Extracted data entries

------------------------------------------------------------

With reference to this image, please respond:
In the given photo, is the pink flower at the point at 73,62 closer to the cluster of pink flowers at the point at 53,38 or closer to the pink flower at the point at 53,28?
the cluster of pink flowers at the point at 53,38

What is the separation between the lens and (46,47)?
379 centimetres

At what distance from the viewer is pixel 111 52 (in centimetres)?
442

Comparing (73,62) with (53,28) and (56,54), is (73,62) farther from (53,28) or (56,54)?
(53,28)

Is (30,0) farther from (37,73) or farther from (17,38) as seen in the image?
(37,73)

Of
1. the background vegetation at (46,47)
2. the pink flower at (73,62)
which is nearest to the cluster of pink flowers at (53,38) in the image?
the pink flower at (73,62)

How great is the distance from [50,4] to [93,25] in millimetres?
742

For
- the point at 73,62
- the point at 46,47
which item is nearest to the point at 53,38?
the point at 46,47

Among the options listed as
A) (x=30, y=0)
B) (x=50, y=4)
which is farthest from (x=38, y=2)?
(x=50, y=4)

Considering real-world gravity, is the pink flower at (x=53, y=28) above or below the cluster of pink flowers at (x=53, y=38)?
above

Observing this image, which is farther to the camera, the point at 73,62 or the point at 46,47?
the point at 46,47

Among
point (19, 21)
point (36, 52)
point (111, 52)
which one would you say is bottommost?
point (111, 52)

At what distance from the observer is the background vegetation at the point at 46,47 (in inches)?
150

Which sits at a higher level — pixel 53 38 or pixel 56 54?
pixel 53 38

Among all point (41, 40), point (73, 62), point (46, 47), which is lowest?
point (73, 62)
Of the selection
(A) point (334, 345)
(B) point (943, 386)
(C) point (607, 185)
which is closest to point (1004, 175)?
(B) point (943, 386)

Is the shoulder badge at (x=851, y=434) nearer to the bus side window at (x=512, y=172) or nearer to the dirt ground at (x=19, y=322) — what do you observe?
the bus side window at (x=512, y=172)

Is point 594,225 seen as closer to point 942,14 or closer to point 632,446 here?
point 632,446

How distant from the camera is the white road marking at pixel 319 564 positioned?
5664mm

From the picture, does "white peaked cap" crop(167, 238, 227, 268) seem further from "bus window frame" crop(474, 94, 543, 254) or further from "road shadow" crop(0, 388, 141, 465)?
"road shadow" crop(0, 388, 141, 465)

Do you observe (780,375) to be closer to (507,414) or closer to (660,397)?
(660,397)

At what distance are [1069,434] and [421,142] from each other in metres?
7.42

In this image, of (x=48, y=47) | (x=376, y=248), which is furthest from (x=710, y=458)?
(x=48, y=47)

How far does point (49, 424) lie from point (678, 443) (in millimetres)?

------------------------------------------------------------

**Exercise description:** Each line above must be reproduced exactly as it stands.

**Exercise result:**
With reference to this image, please respond:
In the given photo, is the pink flower at the point at 73,62 closer to the cluster of pink flowers at the point at 53,38 or closer to the pink flower at the point at 53,28?
the cluster of pink flowers at the point at 53,38

What is the separation between the lens and (46,47)?
379 centimetres

At what distance from the viewer is pixel 111 52 (in centimetres)?
442

Comparing (73,62) with (53,28) and (56,54), is (73,62) farther from (53,28) or (56,54)?
(53,28)

Is (30,0) farther from (37,73) or farther from (17,38) as seen in the image?
(37,73)

Of
1. the background vegetation at (46,47)
2. the pink flower at (73,62)
which is nearest to the cluster of pink flowers at (53,38) in the image?
the pink flower at (73,62)

How great is the distance from [50,4] to [93,25] in millimetres?
742

For
- the point at 73,62
- the point at 46,47
which item is nearest to the point at 53,38?
the point at 46,47

Among the options listed as
A) (x=30, y=0)
B) (x=50, y=4)
which is farthest from (x=38, y=2)?
(x=50, y=4)

Considering real-world gravity, is the pink flower at (x=53, y=28) above or below the cluster of pink flowers at (x=53, y=38)?
above

Observing this image, which is farther to the camera, the point at 73,62 or the point at 46,47?
the point at 46,47

Among
point (19, 21)
point (36, 52)
point (111, 52)
which one would you say is bottommost?
point (111, 52)

At what distance from the observer is the background vegetation at the point at 46,47 (in inches)?
150

Which sits at a higher level — pixel 53 38 or pixel 56 54?
pixel 53 38

Among all point (41, 40), point (73, 62), point (46, 47), which is lowest?
point (73, 62)
Of the selection
(A) point (334, 345)
(B) point (943, 386)
(C) point (607, 185)
which is closest to point (1004, 175)?
(B) point (943, 386)

Is the shoulder badge at (x=851, y=434) nearer to the bus side window at (x=512, y=172) or nearer to the dirt ground at (x=19, y=322) — what do you observe?
the bus side window at (x=512, y=172)

Is point 594,225 seen as closer to point 942,14 or closer to point 632,446 here?
point 632,446

How distant from the camera is the white road marking at pixel 319 564 positioned?
5664mm

From the picture, does "white peaked cap" crop(167, 238, 227, 268) seem further from "bus window frame" crop(474, 94, 543, 254) or further from "road shadow" crop(0, 388, 141, 465)?
"road shadow" crop(0, 388, 141, 465)

Do you observe (780,375) to be closer to (507,414) or closer to (660,397)?
(660,397)

At what distance are [1069,434] and [421,142] from each other in metres?
7.42

In this image, of (x=48, y=47) | (x=376, y=248), which is furthest from (x=710, y=458)?
(x=48, y=47)

How far does point (49, 424) lie from point (678, 443) (in millimetres)?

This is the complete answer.